(REQUIREMENT): Using the listing below, print exactly everything from the line with "Consider this experimental" down to the line with "Researchers studied comammox", both included, and nothing more.

DATA SHOWN below:

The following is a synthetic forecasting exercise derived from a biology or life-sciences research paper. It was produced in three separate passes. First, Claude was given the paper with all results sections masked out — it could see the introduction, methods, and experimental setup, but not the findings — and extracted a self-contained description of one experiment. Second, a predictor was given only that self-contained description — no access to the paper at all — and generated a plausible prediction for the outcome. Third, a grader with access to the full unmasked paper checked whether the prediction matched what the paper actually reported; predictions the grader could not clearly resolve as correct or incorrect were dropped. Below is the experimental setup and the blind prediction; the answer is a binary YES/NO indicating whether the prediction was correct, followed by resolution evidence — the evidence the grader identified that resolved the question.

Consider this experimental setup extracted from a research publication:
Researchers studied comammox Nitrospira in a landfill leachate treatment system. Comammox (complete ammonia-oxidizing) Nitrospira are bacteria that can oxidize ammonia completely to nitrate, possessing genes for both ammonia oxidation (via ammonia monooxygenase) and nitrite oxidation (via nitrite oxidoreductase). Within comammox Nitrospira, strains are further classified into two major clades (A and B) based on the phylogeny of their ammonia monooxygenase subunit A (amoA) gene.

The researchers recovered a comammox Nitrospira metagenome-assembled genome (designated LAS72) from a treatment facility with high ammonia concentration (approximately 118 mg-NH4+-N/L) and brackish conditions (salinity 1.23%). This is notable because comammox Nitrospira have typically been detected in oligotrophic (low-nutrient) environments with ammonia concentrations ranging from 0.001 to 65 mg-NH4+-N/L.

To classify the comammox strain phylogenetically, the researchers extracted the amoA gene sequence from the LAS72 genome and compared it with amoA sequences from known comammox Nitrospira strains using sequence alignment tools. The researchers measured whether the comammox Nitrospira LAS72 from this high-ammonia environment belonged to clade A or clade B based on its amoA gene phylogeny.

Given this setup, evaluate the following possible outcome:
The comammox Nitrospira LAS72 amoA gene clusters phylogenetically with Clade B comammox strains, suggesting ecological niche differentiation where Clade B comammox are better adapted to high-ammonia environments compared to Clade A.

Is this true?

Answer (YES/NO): NO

End of DATA SHOWN.

(THE COMPLETED TASK):
Consider this experimental setup extracted from a research publication:
Researchers studied comammox Nitrospira in a landfill leachate treatment system. Comammox (complete ammonia-oxidizing) Nitrospira are bacteria that can oxidize ammonia completely to nitrate, possessing genes for both ammonia oxidation (via ammonia monooxygenase) and nitrite oxidation (via nitrite oxidoreductase). Within comammox Nitrospira, strains are further classified into two major clades (A and B) based on the phylogeny of their ammonia monooxygenase subunit A (amoA) gene.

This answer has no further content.